Part of the fun of making music comes from harnessing the language of pop using whatever resources you have at your disposal–and as “Moma Yendodo” shows, Ata Kak eagerly takes to the task on Obaa Sima. The seven-track effort, originally released on cassette tape in 1994, is definitely a homespun affair; as Brian Shimkovitz of Awesome Tapes from Africa writes in Obaa Sima’s liner notes, Ata Kak recorded it with the help of low-budget equipment and a tech-savvy friend. But though the amateur musician didn’t have the budget for a studio or band, his command of rap, techno and highlife let him forge his own intercontinental style.
Yaw Atta-Owuseu, who’s now 54 years old, was born in Ghana and recorded the tape while living in Toronto. According to Shimkovitz’s liner notes, he originally got into music while he was staying in Germany when he was younger, and after relocating to Toronto he played drums in a highlife band while holding down a day job as chief cook at a condiment factory. Obaa Sima didn’t have any impact upon its initial release; in fact, he only put out 50 copies. But the march of history shifted course when Shimkovitz happened across a copy in 2002 while on a trip to Ghana. He bought it and four years later the tape served as his inspiration for Awesome Tapes From Africa, a blog and record label that’s become a key resource for African music lovers.
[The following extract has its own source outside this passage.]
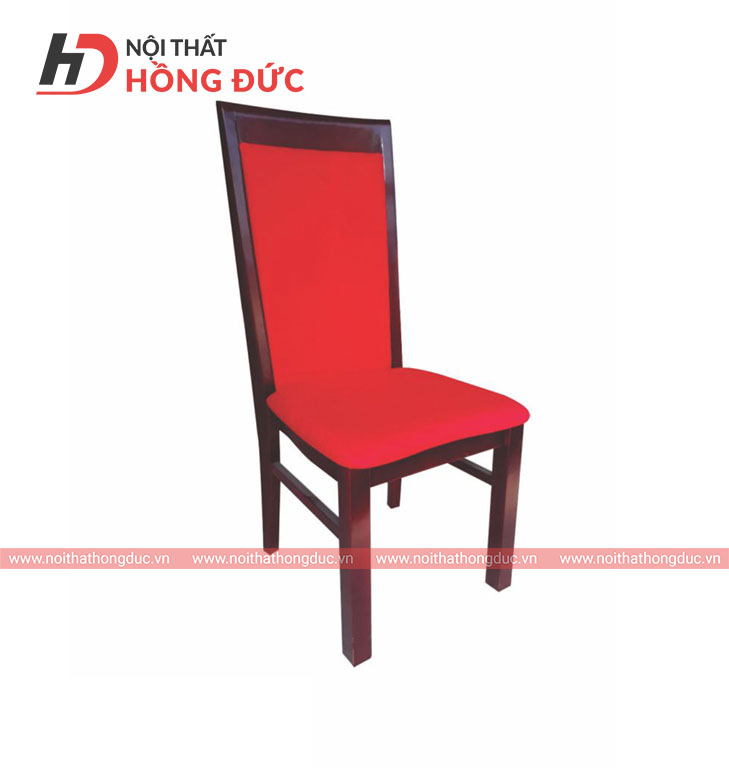 Ghe-don-phong-hop-boc-dem-HGG13 Ghế đơn phòng họp bọc đệm HGG13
In a recent interview, Shimkovitz described Obaa Sima as his blog’s “emblematic awesome tape from Africa.” What’s interesting is that the tape actually feels kind of contemporary: the quirky lo-fi aesthetic reminds me of bedroom microgenres like chillwave. Thankfully, though, the quasi-nostalgia and post-irony posturing of this hyper-connected age is absent, and instead the listener is treated to purer sonic joys. “Yemmpa Aba” spans moods with its spooky techno intro and warped female backup harmonies. Meanwhile, “Adagya”relies on bright keyboard vamps and a calorie-burning beat to offer the ultimate bizzaro-world Buns of Steel soundtrack.
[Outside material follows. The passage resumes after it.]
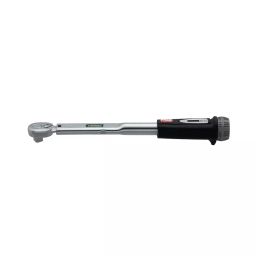 TONE Air Ratchet Wrench 20-100 N.m, T3MN100-92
Ata Kak raps over most of the tracks and it lends the music a delightful, raw quality. Delivering his rhymes in the Twi dialect of Ghana, he wields a style of hitting sharp and fast as unexpected angles, as though he’s fashioning crazy geometric shapes with his tongue. Though I can’t speak the language and don’t know the lyrics, it sounds like he’s having a blast, and I’m more than happy to glean some positive charm from a guy who appears on the tape’s cover rocking a backwards cap and shades.
Obaa Sima’s closing track, “Bome Nnwom,” is the freshest of the bunch–it’s essentially five and a half minutes of instrumental groove, powered by metallic cymbals, laser synths and a zesty drum machine snare. Like the rest of the tracks, there’s nothing particularly complex here; the loops just ride out into the sunset. African music is often overlooked by the Eurocentric/U.S.-focused music industry. But if this humble tape proves anything, it’s that even low-key guys like Ata Kak have always been ahead of the game.